[Extracted data entries]
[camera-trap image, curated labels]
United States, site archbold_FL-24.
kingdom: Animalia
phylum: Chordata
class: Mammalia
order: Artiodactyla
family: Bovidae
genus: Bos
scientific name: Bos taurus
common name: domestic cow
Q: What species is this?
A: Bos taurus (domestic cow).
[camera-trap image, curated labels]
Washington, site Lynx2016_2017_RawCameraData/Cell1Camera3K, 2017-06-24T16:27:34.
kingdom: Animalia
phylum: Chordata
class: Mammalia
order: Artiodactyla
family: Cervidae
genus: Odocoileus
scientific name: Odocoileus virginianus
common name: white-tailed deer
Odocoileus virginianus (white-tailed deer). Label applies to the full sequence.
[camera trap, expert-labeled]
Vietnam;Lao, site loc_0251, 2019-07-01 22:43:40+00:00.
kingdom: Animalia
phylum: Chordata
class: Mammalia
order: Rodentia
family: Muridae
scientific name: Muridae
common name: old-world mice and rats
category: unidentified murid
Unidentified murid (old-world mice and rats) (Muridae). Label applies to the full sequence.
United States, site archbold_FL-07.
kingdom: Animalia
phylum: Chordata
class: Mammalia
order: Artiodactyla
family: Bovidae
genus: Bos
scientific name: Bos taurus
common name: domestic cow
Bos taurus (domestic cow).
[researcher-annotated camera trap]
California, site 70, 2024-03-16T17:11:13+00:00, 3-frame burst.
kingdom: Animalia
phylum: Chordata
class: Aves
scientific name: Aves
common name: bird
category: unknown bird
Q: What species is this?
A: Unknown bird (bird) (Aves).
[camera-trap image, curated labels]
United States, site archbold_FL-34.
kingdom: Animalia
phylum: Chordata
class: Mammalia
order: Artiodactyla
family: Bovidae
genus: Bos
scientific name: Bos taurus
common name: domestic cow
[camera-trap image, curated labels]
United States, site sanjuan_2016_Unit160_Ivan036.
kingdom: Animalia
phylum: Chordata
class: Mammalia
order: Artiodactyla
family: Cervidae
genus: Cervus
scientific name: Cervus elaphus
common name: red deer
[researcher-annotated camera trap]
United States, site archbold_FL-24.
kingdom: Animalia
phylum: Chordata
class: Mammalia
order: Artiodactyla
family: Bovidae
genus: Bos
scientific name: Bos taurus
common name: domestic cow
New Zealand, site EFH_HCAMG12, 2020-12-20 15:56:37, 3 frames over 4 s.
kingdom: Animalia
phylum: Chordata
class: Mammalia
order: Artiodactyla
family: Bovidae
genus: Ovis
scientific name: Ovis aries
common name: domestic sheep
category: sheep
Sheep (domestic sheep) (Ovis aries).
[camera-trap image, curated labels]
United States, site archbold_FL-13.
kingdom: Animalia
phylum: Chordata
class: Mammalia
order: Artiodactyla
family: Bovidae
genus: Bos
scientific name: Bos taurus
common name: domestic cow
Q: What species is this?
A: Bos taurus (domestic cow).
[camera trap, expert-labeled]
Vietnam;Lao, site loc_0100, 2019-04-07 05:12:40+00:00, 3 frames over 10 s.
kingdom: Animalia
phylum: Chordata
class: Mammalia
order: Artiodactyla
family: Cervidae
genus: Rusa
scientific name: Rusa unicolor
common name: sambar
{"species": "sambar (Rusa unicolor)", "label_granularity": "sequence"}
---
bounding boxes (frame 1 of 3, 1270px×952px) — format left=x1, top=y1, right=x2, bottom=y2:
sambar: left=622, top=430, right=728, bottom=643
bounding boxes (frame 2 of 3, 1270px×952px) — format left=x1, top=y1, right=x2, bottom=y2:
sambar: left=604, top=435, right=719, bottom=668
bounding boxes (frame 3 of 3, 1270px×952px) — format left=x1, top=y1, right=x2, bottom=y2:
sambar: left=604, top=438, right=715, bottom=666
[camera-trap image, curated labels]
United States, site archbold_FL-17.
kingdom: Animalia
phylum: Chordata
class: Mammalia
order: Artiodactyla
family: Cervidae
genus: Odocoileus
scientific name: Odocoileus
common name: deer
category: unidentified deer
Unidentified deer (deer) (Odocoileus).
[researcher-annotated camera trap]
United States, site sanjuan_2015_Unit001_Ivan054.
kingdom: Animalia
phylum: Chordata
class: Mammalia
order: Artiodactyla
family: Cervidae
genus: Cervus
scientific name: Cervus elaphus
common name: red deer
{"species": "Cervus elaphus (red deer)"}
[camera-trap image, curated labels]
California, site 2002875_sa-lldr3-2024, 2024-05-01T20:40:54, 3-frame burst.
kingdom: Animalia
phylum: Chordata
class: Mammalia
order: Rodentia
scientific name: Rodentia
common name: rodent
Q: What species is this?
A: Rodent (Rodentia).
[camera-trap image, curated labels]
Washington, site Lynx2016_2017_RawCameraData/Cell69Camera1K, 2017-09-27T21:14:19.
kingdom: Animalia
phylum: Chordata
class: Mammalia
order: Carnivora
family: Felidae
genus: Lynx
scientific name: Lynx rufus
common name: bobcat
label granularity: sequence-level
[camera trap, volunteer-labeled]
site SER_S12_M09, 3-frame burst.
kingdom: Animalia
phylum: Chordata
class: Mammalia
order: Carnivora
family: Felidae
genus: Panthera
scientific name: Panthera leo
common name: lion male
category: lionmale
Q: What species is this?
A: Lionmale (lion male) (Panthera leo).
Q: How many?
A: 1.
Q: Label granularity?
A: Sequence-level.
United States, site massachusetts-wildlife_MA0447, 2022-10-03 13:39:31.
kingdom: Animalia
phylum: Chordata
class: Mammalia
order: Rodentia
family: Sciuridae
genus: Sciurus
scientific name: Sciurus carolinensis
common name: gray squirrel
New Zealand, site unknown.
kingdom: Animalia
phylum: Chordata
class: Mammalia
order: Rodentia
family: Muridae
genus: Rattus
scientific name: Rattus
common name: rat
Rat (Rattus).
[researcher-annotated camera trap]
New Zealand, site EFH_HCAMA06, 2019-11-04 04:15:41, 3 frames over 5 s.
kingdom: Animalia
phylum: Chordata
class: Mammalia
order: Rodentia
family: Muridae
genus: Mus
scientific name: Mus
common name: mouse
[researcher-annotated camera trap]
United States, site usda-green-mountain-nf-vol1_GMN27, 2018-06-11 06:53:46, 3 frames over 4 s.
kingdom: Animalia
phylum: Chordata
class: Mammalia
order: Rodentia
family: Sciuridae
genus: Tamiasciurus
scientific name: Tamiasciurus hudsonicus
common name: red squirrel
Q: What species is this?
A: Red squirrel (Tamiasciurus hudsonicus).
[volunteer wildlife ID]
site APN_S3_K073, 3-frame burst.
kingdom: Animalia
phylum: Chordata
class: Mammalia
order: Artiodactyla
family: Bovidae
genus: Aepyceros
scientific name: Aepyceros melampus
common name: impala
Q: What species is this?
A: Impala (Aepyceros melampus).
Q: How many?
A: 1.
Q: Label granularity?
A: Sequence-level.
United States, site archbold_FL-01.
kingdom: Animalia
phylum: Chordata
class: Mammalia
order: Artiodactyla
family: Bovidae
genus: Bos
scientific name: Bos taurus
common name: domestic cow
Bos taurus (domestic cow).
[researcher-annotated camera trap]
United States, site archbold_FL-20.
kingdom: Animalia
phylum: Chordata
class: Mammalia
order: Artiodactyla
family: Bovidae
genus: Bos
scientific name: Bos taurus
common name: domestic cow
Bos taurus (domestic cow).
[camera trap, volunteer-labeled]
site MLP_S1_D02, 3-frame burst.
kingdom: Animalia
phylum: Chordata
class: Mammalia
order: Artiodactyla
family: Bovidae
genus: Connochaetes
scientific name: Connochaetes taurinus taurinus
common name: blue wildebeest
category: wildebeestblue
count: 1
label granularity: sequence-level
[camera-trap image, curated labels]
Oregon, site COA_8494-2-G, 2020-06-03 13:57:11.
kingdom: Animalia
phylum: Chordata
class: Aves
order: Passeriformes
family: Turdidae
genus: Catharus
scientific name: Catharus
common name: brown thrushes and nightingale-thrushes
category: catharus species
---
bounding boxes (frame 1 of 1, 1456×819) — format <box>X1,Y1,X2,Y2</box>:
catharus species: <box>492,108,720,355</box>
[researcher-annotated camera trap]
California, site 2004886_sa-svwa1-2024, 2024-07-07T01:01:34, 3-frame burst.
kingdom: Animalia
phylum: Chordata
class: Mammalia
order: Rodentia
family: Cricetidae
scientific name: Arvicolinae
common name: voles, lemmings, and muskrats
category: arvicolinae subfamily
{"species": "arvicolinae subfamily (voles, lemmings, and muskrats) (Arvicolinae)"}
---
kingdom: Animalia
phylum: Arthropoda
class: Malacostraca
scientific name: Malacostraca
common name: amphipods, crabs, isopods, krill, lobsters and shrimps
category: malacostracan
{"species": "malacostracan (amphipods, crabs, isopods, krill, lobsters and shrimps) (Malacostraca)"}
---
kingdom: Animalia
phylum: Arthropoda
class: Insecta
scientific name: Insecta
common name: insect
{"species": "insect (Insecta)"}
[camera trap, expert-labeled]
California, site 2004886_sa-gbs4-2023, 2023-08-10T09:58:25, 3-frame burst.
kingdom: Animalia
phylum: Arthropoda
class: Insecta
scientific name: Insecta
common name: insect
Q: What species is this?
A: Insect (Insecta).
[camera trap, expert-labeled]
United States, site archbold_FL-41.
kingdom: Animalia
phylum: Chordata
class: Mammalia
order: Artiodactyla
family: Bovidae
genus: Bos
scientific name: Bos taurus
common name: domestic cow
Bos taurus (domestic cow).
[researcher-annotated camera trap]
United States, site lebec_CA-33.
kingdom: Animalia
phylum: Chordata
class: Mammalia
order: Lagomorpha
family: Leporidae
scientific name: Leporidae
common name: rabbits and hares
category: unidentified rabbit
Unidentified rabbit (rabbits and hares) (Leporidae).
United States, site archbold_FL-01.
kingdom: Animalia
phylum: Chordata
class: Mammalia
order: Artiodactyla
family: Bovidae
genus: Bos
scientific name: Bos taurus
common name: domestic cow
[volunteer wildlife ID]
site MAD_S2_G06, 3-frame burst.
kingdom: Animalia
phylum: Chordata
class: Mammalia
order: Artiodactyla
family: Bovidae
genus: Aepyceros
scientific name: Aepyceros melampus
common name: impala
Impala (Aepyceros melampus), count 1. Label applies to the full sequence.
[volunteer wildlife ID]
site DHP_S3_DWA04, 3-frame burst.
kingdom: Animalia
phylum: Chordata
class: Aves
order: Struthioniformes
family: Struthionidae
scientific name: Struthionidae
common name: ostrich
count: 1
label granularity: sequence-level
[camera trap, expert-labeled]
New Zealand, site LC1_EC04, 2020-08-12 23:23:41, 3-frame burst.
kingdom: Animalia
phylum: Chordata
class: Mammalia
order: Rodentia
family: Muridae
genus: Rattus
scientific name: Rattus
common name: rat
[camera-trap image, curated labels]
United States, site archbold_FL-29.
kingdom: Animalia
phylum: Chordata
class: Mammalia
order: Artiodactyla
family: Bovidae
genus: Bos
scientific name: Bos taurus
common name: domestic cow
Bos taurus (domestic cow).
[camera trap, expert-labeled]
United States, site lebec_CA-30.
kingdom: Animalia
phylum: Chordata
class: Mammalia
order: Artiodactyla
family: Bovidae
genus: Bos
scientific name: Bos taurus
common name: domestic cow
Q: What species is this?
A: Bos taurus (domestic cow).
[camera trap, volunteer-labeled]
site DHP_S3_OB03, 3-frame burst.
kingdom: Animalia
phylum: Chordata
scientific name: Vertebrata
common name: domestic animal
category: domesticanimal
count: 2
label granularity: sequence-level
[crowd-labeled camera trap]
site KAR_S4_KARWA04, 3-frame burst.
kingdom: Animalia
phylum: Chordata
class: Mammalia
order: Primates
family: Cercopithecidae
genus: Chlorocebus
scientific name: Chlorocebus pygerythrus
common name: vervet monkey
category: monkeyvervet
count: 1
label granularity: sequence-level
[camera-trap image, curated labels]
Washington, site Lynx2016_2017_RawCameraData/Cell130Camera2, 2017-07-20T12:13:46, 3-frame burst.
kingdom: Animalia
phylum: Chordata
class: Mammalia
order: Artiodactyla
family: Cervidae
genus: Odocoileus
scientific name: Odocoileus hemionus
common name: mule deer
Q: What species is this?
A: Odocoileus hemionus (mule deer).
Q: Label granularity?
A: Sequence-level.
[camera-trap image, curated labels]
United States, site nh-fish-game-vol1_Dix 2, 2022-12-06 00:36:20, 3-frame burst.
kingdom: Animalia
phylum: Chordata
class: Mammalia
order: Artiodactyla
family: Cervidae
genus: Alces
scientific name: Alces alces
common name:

▸ **Problem description**: Please make an exact copy of the lines above from the line with "common name: domestic animal" through the line with "common name: vervet monkey", both ends included.

▸ **Solution for this exercise**:
common name: domestic animal
category: domesticanimal
count: 2
label granularity: sequence-level
[crowd-labeled camera trap]
site KAR_S4_KARWA04, 3-frame burst.
kingdom: Animalia
phylum: Chordata
class: Mammalia
order: Primates
family: Cercopithecidae
genus: Chlorocebus
scientific name: Chlorocebus pygerythrus
common name: vervet monkey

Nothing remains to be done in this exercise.